**YOUR OBJECTIVE**
Your copy should run exactly from the line containing "Mens Staple Minus Tee Thumbnail" to the last line of the entries below, and it should include no pictures.

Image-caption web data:
'''
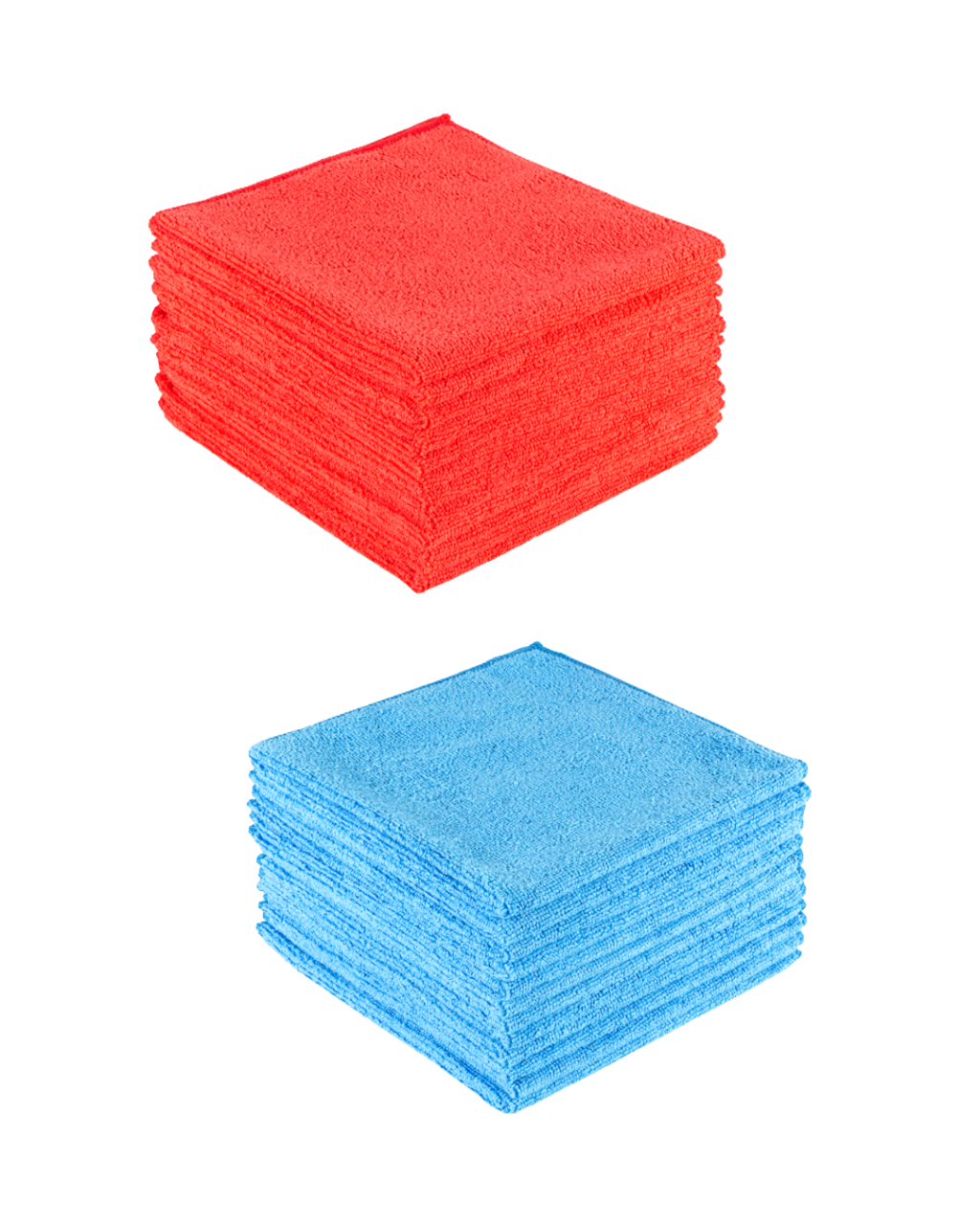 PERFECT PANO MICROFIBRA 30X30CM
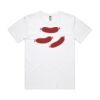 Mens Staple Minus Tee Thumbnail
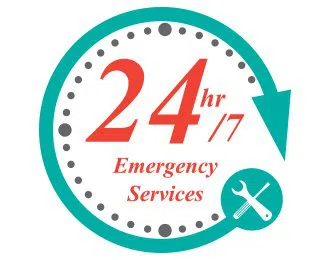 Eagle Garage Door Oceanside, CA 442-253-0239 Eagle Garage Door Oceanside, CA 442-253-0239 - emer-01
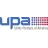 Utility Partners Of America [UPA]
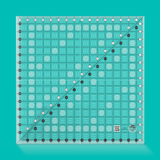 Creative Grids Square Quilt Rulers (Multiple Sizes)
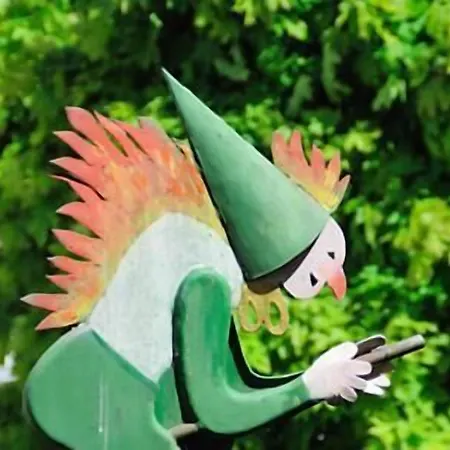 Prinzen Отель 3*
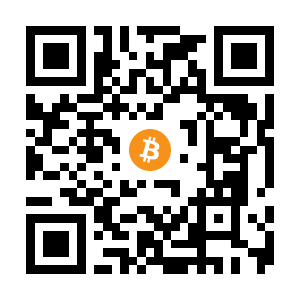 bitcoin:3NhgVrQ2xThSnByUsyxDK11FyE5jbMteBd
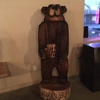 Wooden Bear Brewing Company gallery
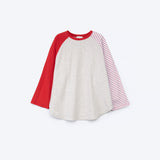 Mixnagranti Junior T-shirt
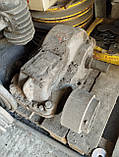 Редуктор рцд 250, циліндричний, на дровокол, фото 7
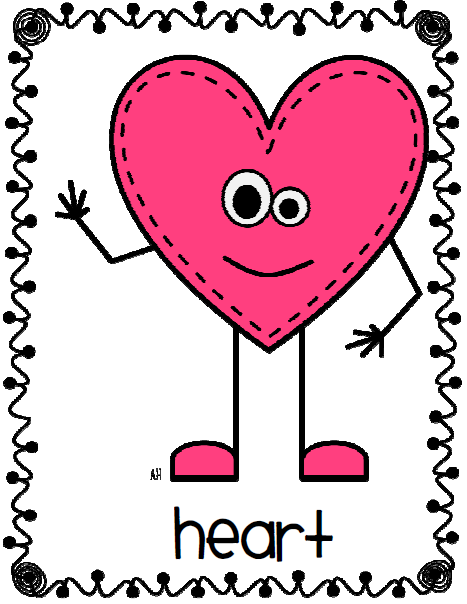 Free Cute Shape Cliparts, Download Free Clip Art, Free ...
'''
**RESULT BELOW**
 Mens Staple Minus Tee Thumbnail
 Eagle Garage Door Oceanside, CA 442-253-0239 Eagle Garage Door Oceanside, CA 442-253-0239 - emer-01
 Utility Partners Of America [UPA]
 Creative Grids Square Quilt Rulers (Multiple Sizes)
 Prinzen Отель 3*
 bitcoin:3NhgVrQ2xThSnByUsyxDK11FyE5jbMteBd
 Wooden Bear Brewing Company gallery
 Mixnagranti Junior T-shirt
 Редуктор рцд 250, циліндричний, на дровокол, фото 7
 Free Cute Shape Cliparts, Download Free Clip Art, Free ...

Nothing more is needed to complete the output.